* **Text under study**
*** Block opens ***
Many people do not have the financial means to hire attorneys who bill by the hour or require a retainer; others simply don’t know what to expect from their case and don’t want to risk losing their hard-earned money. In those instances, finding an attorney who works on a contingency fee basis may be the right decision for you.

The Kryder Law Group, LLC., works on a contingency fee basis. This means that our attorneys work on your case for free unless we win your case. If we are unable to make a recovery on your personal injury case, there are absolutely no fees. Even more, we front all costs in your case: from court filing fees to trial expenses. Our fees and costs come at the end of your case and are only taken out of the award we recover for you.

What Fees Do You Pay?

While it is clear that you will need to pay your lawyer’s fees, it is less clear what your fees actually go toward. The simple answer is your lawyer’s salary and the costs of managing a lawsuit. The salary part is straightforward, its how much your lawyer takes home at the end of the day.

However, most people don’t realize that filing a lawsuit costs money. There are legal fees for court costs, paperwork processing, and a host of other expenses that lawyers have that most people don’t know about. These fees are passed on to you so that the lawyer makes a profit.
*** Block closes ***
* **Dataset content**
*** Block opens ***
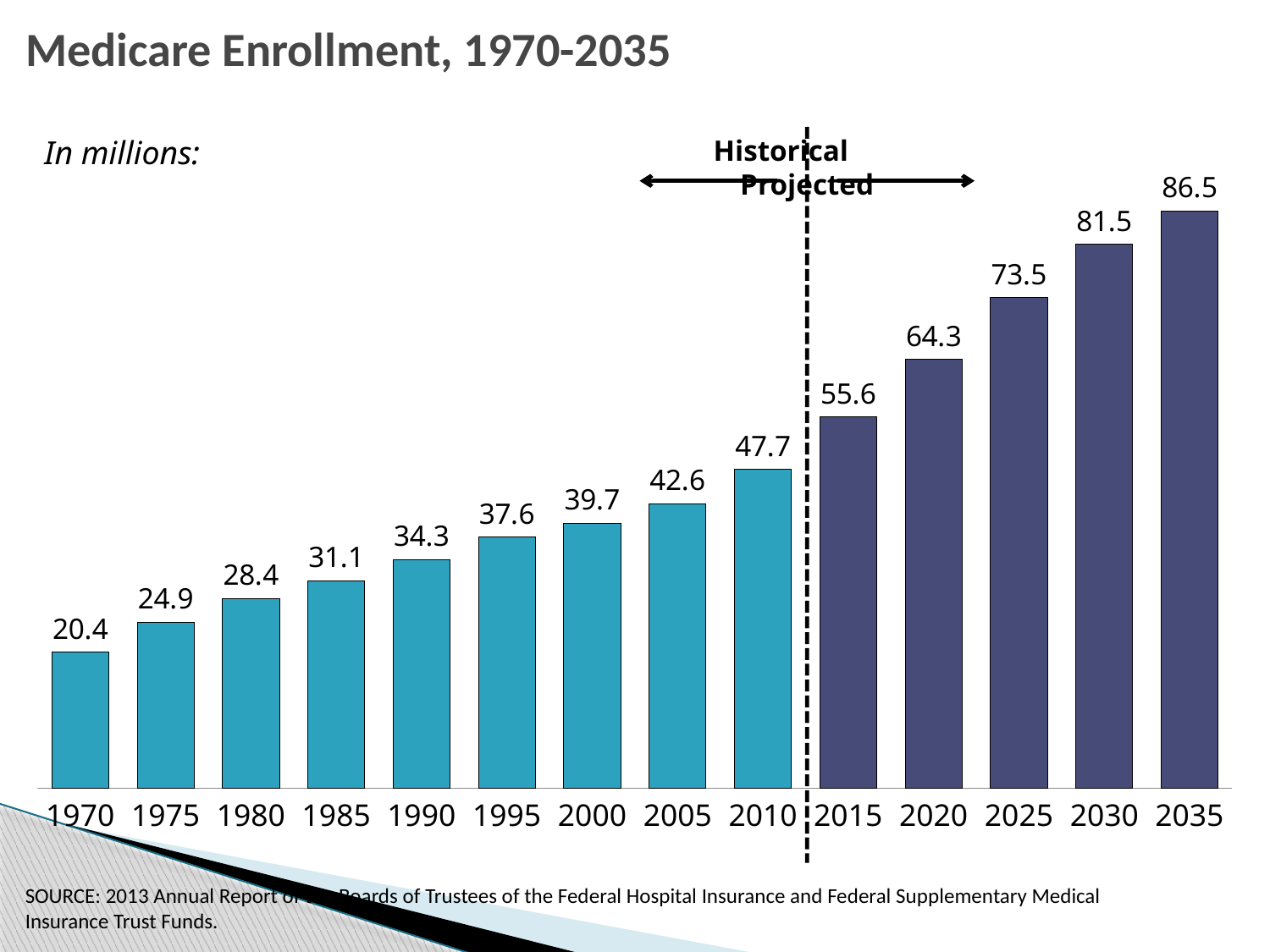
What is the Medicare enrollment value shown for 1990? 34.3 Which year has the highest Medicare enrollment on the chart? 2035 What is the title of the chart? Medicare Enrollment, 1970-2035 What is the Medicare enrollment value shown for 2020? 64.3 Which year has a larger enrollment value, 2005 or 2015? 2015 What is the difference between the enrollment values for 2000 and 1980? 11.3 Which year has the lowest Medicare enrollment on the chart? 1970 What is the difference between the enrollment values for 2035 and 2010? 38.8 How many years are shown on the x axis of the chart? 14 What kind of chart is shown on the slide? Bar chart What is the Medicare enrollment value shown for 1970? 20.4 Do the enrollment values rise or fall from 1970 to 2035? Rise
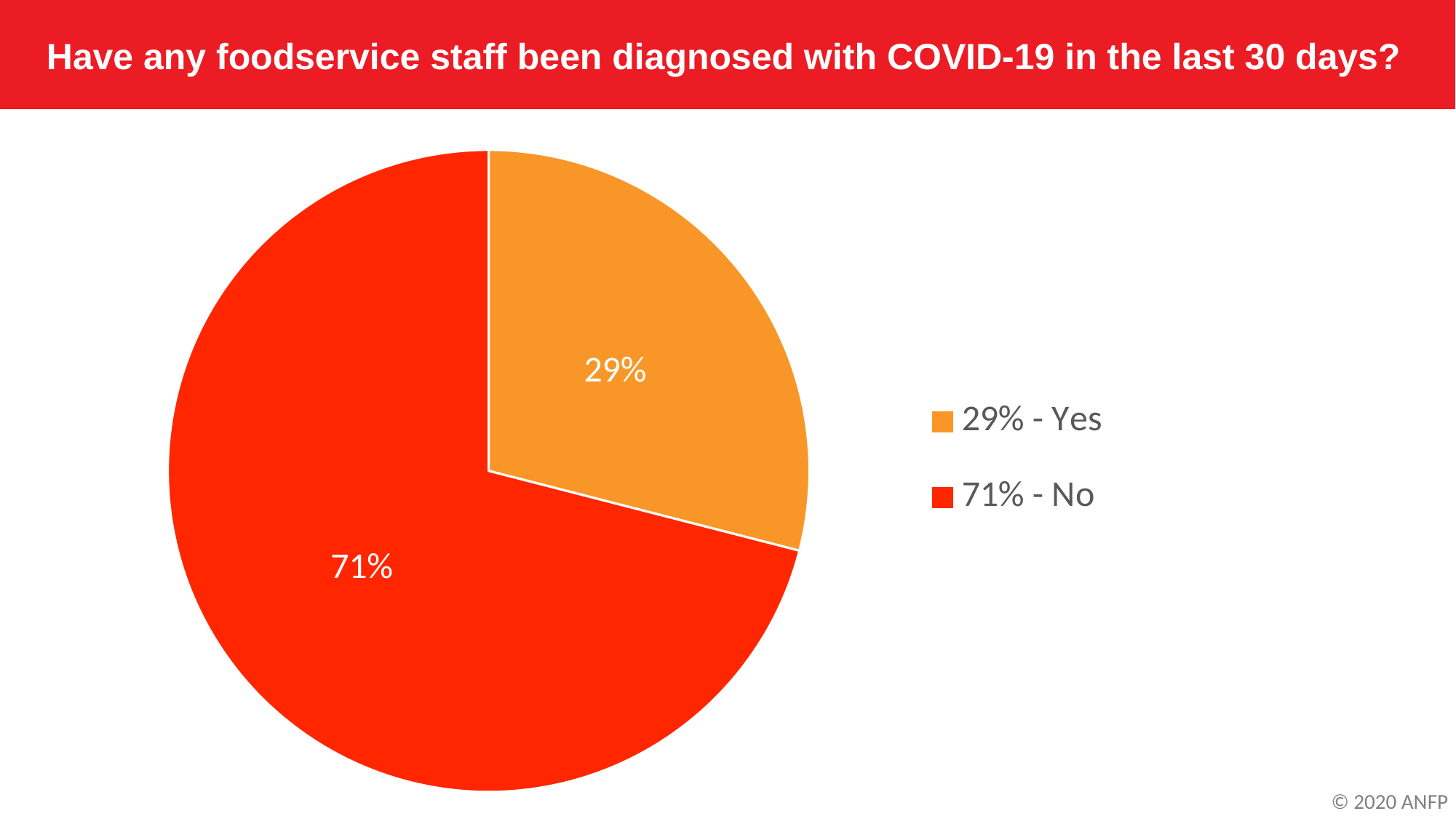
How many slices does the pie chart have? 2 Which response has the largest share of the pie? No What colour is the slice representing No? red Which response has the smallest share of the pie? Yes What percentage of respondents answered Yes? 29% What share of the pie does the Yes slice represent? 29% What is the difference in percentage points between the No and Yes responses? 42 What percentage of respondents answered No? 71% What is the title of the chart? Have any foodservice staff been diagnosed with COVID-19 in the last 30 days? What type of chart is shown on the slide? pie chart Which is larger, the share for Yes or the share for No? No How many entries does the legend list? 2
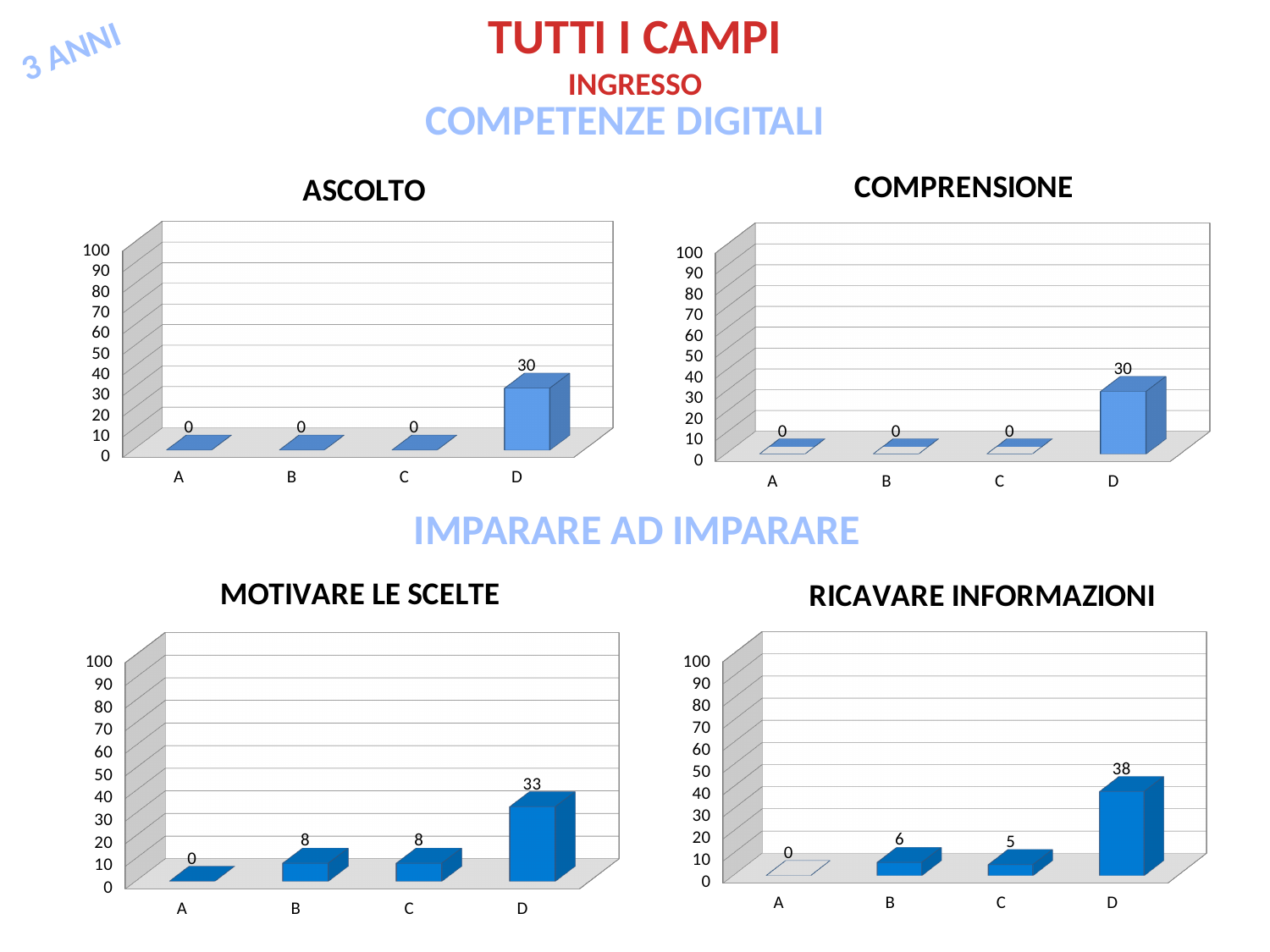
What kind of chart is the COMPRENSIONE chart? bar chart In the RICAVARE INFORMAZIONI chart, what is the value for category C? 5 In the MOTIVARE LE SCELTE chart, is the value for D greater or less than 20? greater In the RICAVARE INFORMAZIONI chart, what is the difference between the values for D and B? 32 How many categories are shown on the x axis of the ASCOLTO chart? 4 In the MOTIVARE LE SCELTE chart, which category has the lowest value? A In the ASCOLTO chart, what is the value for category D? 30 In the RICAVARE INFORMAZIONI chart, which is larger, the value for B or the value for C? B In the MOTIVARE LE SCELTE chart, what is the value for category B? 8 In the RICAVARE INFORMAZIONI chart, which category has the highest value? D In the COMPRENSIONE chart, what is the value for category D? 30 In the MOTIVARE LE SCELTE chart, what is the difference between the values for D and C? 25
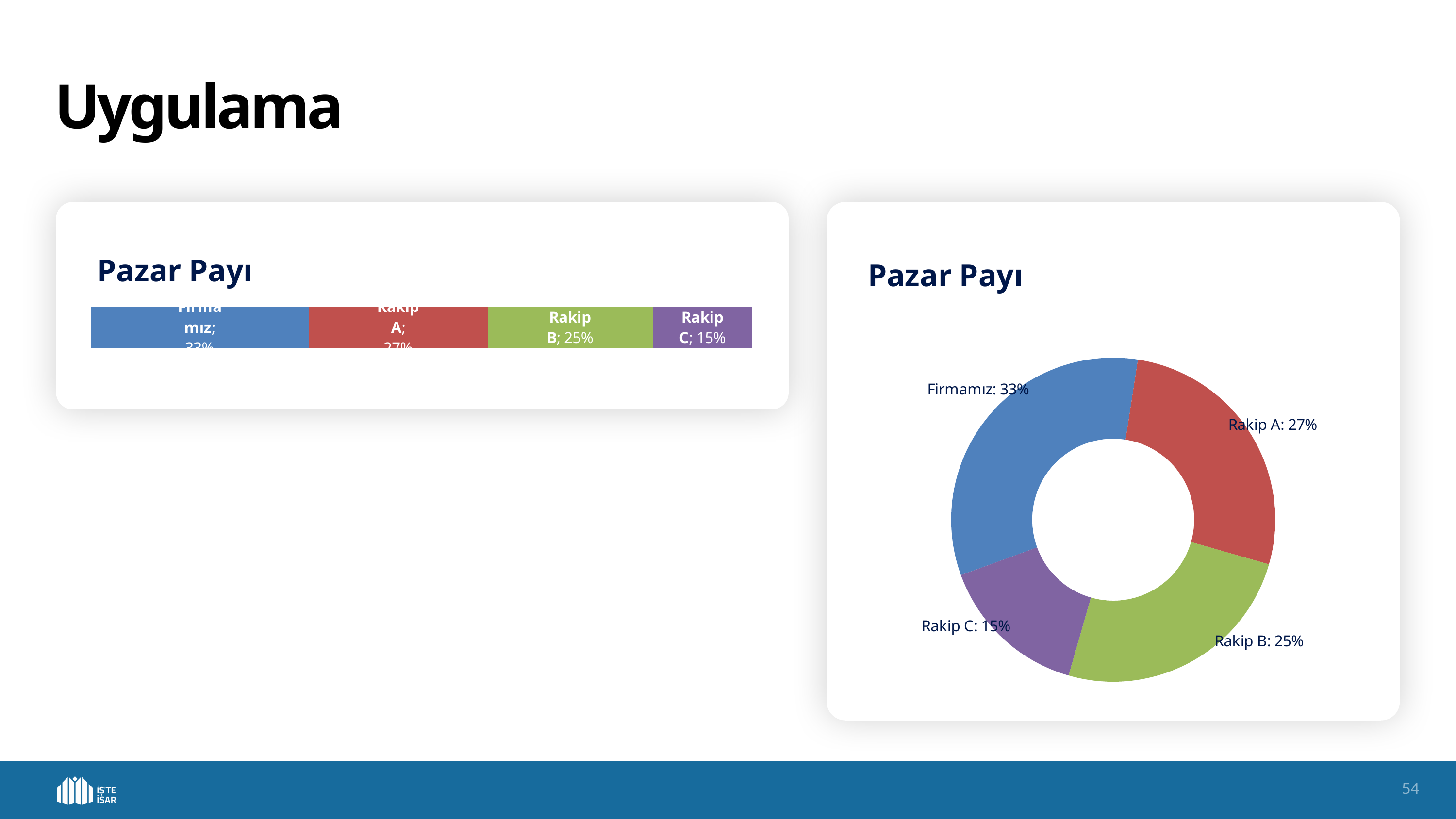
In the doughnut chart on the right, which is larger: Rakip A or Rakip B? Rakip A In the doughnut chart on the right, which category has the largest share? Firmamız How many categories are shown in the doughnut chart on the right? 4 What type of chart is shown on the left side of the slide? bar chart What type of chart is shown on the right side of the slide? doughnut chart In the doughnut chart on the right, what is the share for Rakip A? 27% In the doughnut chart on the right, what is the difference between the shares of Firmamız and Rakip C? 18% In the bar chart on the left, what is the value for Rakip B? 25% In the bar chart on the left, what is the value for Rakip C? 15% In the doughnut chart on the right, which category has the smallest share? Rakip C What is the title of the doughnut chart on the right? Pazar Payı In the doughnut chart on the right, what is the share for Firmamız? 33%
*** Block closes ***
* **Aim of the task**
Pick up the text on contingency fees after its last sentence and carry it forward.

* **Exercise answer**
You may be unaware that you are paying these fees depending on how your lawyer charges you. In some cases, lawyers have a clause in their contract that lists expenses as different costs, especially if it can change significantly throughout a trial and it is a lot of money. Here are some fees that you can expect to pay for a personal injury attorney. Please note that all lawyers do not bill clients every type of fee, especially if they aren’t able to win the case.

Retainer Fees

Retainer fees are the fees that you pay a lawyer to take your case. Retainer fees are paid upfront, usually as a large sum of money. In these cases, it is like a downpayment for services at a later date. Some lawyers prefer retainer fees that are paid in installments over time. These cases are more like paying a lawyer monthly to be available to help you when you need them.

Retainer fees are more common for corporations that hire outside lawyers or high-wealth individuals that need a lawyer to handle financial and legal problems from time to time. The benefit of having a lawyer on a retainer fee is that your lawyer will be available when you need him or her as opposed to the need of finding a lawyer when a problem arises. The downside is that you will need to have that money available to have your lawyer start working. You will also have other fees to pay throughout your legal problems, so retainer lawyers can be more expensive.

Hourly Billing

Lawyers that operate on an hourly billing system are more widely available and have a lower startup cost than retainer lawyers. These lawyers are paid a fee for every hour that they work, similar to how most people’s jobs work. Hourly billing is more straightforward than retainer fees. However, it also means that legal services could cost you more if your case takes a long time to resolve. If you have a fixed or limited budget, this may be difficult to handle depending on the amount of time and work needed. However, hourly billing can also be more affordable if the services that you need won’t take long to finish.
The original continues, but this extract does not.